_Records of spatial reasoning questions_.
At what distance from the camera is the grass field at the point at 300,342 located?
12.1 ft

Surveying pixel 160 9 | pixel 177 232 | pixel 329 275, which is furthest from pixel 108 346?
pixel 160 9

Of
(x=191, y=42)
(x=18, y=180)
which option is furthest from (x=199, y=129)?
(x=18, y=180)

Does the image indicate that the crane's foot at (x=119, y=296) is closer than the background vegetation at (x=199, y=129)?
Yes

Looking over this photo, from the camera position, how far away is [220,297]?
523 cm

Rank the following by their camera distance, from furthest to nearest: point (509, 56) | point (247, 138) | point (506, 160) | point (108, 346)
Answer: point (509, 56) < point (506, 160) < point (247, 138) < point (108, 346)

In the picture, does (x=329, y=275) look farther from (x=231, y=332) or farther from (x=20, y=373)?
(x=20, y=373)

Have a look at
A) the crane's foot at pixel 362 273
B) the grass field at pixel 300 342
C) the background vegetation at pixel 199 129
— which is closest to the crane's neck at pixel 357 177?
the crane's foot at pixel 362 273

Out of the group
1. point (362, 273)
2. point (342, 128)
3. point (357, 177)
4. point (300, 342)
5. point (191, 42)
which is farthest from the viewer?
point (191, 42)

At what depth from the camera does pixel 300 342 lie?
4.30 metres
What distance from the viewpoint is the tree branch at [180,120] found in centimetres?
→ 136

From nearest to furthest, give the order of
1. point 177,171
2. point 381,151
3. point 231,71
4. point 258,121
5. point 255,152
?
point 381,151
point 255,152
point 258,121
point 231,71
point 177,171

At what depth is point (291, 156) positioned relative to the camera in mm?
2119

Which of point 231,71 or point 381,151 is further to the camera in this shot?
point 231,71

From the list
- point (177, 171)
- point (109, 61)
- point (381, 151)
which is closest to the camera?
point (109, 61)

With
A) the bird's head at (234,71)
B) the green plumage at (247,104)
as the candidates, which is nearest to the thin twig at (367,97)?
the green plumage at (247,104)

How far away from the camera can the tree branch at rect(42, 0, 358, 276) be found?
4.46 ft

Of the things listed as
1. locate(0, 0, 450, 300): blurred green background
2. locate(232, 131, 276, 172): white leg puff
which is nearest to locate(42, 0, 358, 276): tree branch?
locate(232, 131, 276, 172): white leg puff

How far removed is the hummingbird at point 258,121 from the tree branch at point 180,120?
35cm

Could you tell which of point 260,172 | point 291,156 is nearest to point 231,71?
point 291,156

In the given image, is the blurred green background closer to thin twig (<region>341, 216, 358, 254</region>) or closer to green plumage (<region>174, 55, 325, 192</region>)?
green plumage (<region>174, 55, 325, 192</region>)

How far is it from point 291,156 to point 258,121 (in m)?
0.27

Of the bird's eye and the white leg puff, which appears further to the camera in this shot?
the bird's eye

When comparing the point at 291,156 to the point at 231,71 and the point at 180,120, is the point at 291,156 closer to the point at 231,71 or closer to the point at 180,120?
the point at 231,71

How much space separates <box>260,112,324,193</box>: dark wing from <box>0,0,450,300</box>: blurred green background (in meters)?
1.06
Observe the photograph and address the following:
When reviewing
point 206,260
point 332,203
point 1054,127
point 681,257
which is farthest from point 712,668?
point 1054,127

_EXERCISE OBJECTIVE_. Write out the full listing exactly as given.

_CORRECT OUTPUT_.
At what distance from the camera is the grass field at the point at 300,342 located?
12.1 ft

Surveying pixel 160 9 | pixel 177 232 | pixel 329 275, which is furthest from pixel 108 346?
pixel 160 9

Of
(x=191, y=42)
(x=18, y=180)
which option is furthest from (x=199, y=129)?
(x=18, y=180)

Does the image indicate that the crane's foot at (x=119, y=296) is closer than the background vegetation at (x=199, y=129)?
Yes

Looking over this photo, from the camera position, how far away is [220,297]?
523 cm

Rank the following by their camera distance, from furthest to nearest: point (509, 56) | point (247, 138) | point (506, 160) | point (108, 346)
Answer: point (509, 56) < point (506, 160) < point (247, 138) < point (108, 346)

In the picture, does (x=329, y=275) look farther from (x=231, y=332) or farther from (x=20, y=373)?
(x=20, y=373)

Have a look at
A) the crane's foot at pixel 362 273
B) the grass field at pixel 300 342
C) the background vegetation at pixel 199 129
— which is closest to the crane's neck at pixel 357 177?
the crane's foot at pixel 362 273

Out of the group
1. point (362, 273)
2. point (342, 128)
3. point (357, 177)
4. point (300, 342)
5. point (191, 42)
which is farthest from the viewer?
point (191, 42)

At what depth from the camera does pixel 300 342 lie?
4.30 metres
What distance from the viewpoint is the tree branch at [180,120] found in centimetres?
→ 136

From nearest to furthest, give the order of
1. point 177,171
2. point 381,151
3. point 231,71
4. point 258,121
5. point 255,152
?
point 381,151
point 255,152
point 258,121
point 231,71
point 177,171

At what depth is point (291, 156) positioned relative to the camera in mm?
2119

Which of point 231,71 or point 381,151 is further to the camera in this shot?
point 231,71

From the list
- point (177, 171)
- point (109, 61)
- point (381, 151)
which is closest to the camera?
point (109, 61)

With
A) the bird's head at (234,71)
B) the green plumage at (247,104)
as the candidates, which is nearest to the thin twig at (367,97)?
the green plumage at (247,104)

How far away from the camera can the tree branch at rect(42, 0, 358, 276) be found?
4.46 ft

Of the things listed as
1. locate(0, 0, 450, 300): blurred green background
2. locate(232, 131, 276, 172): white leg puff
which is nearest to locate(42, 0, 358, 276): tree branch?
locate(232, 131, 276, 172): white leg puff

How far removed is the hummingbird at point 258,121 from the tree branch at point 180,120?
35cm

Could you tell which of point 260,172 | point 291,156 is nearest to point 231,71?
point 291,156

In the given image, is the blurred green background closer to thin twig (<region>341, 216, 358, 254</region>) or closer to green plumage (<region>174, 55, 325, 192</region>)?
green plumage (<region>174, 55, 325, 192</region>)

How far is it from point 291,156 to point 258,121 (in m)?
0.27

Of the bird's eye and the white leg puff, which appears further to the camera in this shot?
the bird's eye

When comparing the point at 291,156 to the point at 231,71 and the point at 180,120, is the point at 291,156 closer to the point at 231,71 or closer to the point at 180,120?
the point at 231,71

How much space separates <box>260,112,324,193</box>: dark wing from <box>0,0,450,300</box>: blurred green background (in meters)?
1.06
Observe the photograph and address the following:
When reviewing
point 206,260
point 332,203
point 1054,127
point 681,257
which is farthest from point 712,668?
point 1054,127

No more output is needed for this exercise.